--- DATA PROVIDED ---
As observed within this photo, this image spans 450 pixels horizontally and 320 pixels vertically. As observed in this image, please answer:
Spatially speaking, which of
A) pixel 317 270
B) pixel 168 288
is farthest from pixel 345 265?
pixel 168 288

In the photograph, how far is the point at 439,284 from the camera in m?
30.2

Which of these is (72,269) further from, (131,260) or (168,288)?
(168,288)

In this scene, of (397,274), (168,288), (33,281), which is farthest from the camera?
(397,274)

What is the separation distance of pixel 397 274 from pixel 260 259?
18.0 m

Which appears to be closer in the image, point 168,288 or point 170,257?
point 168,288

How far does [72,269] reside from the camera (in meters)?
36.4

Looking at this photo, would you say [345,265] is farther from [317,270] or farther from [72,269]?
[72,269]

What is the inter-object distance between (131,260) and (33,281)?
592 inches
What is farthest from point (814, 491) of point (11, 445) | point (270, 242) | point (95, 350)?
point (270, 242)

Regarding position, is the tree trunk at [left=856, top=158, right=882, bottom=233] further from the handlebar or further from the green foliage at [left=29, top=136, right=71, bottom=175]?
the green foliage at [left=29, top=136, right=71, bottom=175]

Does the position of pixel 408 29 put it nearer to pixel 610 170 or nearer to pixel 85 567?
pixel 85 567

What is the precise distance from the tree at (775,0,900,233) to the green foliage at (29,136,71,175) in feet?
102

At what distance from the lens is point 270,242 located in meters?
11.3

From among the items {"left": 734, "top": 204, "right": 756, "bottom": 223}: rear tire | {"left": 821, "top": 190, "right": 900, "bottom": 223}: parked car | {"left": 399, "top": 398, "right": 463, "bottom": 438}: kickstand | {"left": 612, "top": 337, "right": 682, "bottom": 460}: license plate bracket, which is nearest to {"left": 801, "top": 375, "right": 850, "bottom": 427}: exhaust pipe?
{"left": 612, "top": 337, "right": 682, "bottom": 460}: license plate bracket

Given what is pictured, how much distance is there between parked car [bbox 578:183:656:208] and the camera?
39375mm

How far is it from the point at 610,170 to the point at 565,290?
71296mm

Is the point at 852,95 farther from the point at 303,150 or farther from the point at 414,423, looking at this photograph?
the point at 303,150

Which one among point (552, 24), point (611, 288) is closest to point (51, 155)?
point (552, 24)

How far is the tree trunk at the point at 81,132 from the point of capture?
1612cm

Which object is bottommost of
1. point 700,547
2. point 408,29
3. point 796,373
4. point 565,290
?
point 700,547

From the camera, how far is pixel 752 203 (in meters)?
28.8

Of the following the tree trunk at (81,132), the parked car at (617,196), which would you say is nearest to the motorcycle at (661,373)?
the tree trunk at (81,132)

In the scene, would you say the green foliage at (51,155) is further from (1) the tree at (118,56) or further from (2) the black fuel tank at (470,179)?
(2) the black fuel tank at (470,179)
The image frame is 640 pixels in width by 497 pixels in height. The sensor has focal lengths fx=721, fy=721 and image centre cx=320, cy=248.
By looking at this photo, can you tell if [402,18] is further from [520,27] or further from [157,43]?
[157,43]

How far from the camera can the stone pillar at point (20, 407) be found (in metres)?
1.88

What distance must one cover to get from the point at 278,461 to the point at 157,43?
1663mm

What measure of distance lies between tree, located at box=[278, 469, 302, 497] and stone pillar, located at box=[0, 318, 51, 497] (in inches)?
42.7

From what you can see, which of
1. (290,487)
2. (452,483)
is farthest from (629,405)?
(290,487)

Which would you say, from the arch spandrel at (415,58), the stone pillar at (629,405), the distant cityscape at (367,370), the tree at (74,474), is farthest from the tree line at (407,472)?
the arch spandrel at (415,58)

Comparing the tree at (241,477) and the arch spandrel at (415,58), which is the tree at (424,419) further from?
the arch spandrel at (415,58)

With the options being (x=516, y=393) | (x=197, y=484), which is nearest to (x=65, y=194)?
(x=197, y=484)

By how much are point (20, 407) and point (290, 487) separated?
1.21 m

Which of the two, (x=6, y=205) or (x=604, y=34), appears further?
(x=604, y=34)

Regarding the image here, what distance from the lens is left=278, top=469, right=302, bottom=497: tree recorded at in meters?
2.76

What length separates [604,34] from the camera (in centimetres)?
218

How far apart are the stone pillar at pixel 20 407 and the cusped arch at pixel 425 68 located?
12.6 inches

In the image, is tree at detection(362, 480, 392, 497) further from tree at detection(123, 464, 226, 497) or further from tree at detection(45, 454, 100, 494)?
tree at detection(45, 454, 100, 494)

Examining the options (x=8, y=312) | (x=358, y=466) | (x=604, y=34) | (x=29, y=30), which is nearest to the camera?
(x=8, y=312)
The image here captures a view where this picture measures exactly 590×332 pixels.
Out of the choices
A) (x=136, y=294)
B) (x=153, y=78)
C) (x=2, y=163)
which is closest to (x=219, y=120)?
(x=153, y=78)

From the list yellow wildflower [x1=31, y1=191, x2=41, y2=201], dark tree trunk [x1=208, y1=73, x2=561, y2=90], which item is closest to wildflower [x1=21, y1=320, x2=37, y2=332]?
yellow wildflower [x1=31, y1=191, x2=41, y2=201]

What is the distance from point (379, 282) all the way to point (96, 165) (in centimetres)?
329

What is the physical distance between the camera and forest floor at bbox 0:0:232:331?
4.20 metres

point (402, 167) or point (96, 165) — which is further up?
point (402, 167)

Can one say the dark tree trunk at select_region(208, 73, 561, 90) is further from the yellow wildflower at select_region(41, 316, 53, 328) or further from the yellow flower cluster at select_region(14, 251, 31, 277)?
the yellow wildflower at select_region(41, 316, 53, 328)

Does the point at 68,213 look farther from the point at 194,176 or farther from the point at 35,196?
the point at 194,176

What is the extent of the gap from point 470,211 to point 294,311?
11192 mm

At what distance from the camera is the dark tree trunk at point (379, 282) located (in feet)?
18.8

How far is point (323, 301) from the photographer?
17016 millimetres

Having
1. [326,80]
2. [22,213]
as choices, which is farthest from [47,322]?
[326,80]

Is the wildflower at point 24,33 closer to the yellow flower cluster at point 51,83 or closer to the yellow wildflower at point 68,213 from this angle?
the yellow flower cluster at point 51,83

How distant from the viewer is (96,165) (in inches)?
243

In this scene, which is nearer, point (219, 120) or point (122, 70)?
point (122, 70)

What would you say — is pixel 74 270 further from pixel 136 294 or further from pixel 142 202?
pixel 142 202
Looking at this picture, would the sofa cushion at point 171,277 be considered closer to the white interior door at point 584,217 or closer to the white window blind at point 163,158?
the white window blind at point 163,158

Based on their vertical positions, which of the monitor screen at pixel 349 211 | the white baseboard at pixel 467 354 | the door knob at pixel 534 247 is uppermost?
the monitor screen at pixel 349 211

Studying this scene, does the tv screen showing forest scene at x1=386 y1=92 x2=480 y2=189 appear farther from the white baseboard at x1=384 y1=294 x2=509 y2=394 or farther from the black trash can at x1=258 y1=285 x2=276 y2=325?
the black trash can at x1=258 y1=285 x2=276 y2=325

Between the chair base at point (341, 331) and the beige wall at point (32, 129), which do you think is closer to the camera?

--- YOUR GOAL ---
Can you reproduce the material above verbatim, starting at the line containing "Which one among" and ending at the line containing "12.6 inches", with both of those lines included?

--- THE RESULT ---
Which one among point (552, 24), point (611, 288) is closest to point (51, 155)?
point (552, 24)

How far is the tree trunk at the point at 81,132 from the point of capture?
1612cm

Which object is bottommost of
1. point 700,547
2. point 408,29
3. point 796,373
4. point 565,290
?
point 700,547

From the camera, how far is pixel 752 203 (in meters)?
28.8

Of the following the tree trunk at (81,132), the parked car at (617,196), which would you say is nearest to the motorcycle at (661,373)?
the tree trunk at (81,132)

In the scene, would you say the green foliage at (51,155) is further from (1) the tree at (118,56) or further from (2) the black fuel tank at (470,179)?
(2) the black fuel tank at (470,179)
The image frame is 640 pixels in width by 497 pixels in height. The sensor has focal lengths fx=721, fy=721 and image centre cx=320, cy=248.
By looking at this photo, can you tell if [402,18] is further from [520,27] or further from [157,43]?
[157,43]

How far from the camera can the stone pillar at point (20, 407) be found (in metres)?
1.88

What distance must one cover to get from the point at 278,461 to the point at 157,43?
1663mm

What measure of distance lies between tree, located at box=[278, 469, 302, 497] and stone pillar, located at box=[0, 318, 51, 497] (in inches)?
42.7

From what you can see, which of
1. (290,487)
2. (452,483)
is farthest from (629,405)?
(290,487)

Which would you say, from the arch spandrel at (415,58), the stone pillar at (629,405), the distant cityscape at (367,370), the tree at (74,474), is farthest from the tree line at (407,472)?
the arch spandrel at (415,58)

Comparing the tree at (241,477) and the arch spandrel at (415,58), which is the tree at (424,419) further from?
the arch spandrel at (415,58)

With the options being (x=516, y=393) | (x=197, y=484), which is nearest to (x=65, y=194)?
(x=197, y=484)

By how much are point (20, 407) and point (290, 487) separated?
1.21 m

Which of the two, (x=6, y=205) or (x=604, y=34), appears further?
(x=604, y=34)

Regarding the image here, what distance from the lens is left=278, top=469, right=302, bottom=497: tree recorded at in meters?
2.76

What length separates [604,34] from the camera (in centimetres)?
218

How far apart are the stone pillar at pixel 20 407 and the cusped arch at pixel 425 68 located?
12.6 inches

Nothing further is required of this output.